Le strade sono sostanzialmente due: o lo Stato dice ai cittadini che le risorse non possono più garantire una sanità pubblica universalistica, oppure mette mano ad un piano di recupero di risorse, nelle pieghe del DEP della prossima primavera, che vadano nella direzione del rifinanziamento, che può derivare da una riconversione di risorse previste su altre voci di spesa meno prioritarie o recuperando il sommerso.
Tra l’altro, penso che sia stato un errore fondamentale non aver avuto accesso ai soldi del MES: avrebbero potuto essere risorse da iniettare nel sistema per mettere mano alle carenze attuali. Basta solo pensare al fatto che nel 2030 il 50% della popolazione italiana sarà over 60 ed è evidente che la soluzione non può essere quella che qualcuno ha paventato, di usare il TFR per previdenza integrativa o piani sanitari integrativi, a meno che non si voglia dire ai cittadini che ci sono dei servizi che lo Stato non è più in grado di fornire e rispetto ai quali i cittadini devono far fronte alle loro necessità in maniera personale.
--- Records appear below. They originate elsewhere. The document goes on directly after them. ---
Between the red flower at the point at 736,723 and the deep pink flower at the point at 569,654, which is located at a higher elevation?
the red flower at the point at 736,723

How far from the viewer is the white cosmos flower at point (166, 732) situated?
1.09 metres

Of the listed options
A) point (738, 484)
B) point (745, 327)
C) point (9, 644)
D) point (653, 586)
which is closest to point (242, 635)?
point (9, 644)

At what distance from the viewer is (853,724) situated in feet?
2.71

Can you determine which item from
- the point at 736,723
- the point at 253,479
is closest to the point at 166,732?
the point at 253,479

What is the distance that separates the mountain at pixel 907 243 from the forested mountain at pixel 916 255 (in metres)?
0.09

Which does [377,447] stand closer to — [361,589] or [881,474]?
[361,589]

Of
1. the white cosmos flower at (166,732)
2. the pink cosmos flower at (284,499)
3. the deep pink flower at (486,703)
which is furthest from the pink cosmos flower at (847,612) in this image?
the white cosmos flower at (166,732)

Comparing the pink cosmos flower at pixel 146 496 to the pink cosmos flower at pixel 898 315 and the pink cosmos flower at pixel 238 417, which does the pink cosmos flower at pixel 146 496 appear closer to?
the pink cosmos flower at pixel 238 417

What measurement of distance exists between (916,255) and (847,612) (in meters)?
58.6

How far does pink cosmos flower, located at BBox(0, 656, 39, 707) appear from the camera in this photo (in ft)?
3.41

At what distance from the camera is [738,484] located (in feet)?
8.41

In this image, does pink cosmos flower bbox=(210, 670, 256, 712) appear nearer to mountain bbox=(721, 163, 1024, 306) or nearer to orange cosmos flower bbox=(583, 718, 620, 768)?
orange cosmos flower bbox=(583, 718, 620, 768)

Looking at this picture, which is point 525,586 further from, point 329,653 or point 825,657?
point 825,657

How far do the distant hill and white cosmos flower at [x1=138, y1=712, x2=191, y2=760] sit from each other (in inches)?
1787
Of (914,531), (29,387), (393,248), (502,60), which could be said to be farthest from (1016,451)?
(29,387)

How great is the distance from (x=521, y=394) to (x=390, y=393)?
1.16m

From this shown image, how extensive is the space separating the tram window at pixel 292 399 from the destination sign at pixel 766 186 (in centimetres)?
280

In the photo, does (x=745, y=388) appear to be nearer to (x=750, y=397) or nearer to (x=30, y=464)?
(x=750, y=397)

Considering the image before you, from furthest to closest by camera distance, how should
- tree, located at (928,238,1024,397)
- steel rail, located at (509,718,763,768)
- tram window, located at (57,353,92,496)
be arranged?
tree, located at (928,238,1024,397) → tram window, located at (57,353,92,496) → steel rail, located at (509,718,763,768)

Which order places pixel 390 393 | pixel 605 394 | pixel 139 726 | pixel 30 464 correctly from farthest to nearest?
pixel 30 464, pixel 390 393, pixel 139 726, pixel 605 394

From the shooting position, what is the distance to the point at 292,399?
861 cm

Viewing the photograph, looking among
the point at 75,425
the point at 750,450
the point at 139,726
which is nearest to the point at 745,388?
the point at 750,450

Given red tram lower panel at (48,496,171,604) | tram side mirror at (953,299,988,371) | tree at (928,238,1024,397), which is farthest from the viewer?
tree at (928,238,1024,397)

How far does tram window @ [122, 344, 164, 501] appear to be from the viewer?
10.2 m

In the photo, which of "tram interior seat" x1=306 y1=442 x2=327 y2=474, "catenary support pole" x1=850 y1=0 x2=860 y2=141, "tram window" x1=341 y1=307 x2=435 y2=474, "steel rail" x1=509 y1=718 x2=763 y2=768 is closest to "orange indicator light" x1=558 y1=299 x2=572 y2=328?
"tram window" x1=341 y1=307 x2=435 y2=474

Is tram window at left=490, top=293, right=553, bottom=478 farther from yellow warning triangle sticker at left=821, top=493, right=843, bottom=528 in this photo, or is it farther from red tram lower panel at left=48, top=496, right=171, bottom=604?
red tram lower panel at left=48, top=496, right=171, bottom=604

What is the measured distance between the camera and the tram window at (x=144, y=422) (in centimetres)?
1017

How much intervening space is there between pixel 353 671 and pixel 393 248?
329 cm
A suo avviso, gli interlocutori governativi sono consapevoli che se le cose rimanessero così come sono, sarebbe compromesso il diritto pubblico alla salute?
La mia aspettativa è che ci sia da parte dei soggetti tecnici, a cominciare dai Ministri, questa consapevolezza, perché la situazione è certificata da tutti gli ossservatori del sistema salute, che da anni sostengono che la quota destinata al SSN è insufficiente.
Il tema non è la comprensione, ma quello di mettere mano ad una spesa consistente e questo rappresenta una scelta strategica. Oltretutto, quest’anno gravano sul SSN l’aumento dei costi energetici e delle materie prime e questo vuol dire che ci sono molte meno risorse rispetto agli anni scorsi per curare i cittadini.
Il problema riguarda anche questi ultimi, che penso non abbiano compreso fino in fondo quanto la loro salute sia a rischio e quanto si vada verso un sistema sanitario a due marce: chi ha disponibilità economica potrà curarsi nelle strutture private con tecnologie all’avanguardia e con medici competenti; chi è costretto ad accedere al servizio pubblico, rischia di non avere tecnologie nuove, oltre a non disporre di assistenza adeguata per la carenza di personale.
Oltre alla questione del payback, il comparto “dispositivi medicali” quali altre problematiche deve affrontare?
Il principale problema deriva dalla pressione fiscale che nel nostro caso aumenta ancora a causa di due tasse che il nostro comparto ha e gli altri non hanno: la prima sulle attività fieristiche; la seconda è lo 0,75% sui fatturati delle imprese.
L’altra sfida importante è quella produttiva: oggi non siamo più in un mondo globalizzato, ma polarizzato e molte delle materie prime non sono prodotte in Italia, molta parte della produzione di “dispositivi medici” non è realizzata in Italia e quindi c’è anche un tema che riguarda la capacità di approvvigionarsi, dei costi delle materie prime e della loro disponibilità.
Poi, c’è un tema regolatorio, che pone delle grandi opportunità per il comparto, perché lo rende più sicuro per operatori e pazienti rispetto alla qualità dei prodotti, ma comporta dei costi molto significativi.
Infine, c’è un tema dimensionale, nel senso che che la “partita” del comparto “dispositivi medici” si gioca sulla dimensione e le aziende italiane non hanno una dimensione simile ai loro concorrenti: l’azienda più grossa al mondo di “dispositivi medici” fattura 300 miliardi l’anno, mentre l’azienda più grossa italiana fattura un miliardo. Anche qui la scelta è politica: volere o non volere che il comparto salute sia un comparto strategico per l’Italia, da difendere, da promuovere e da sviluppare.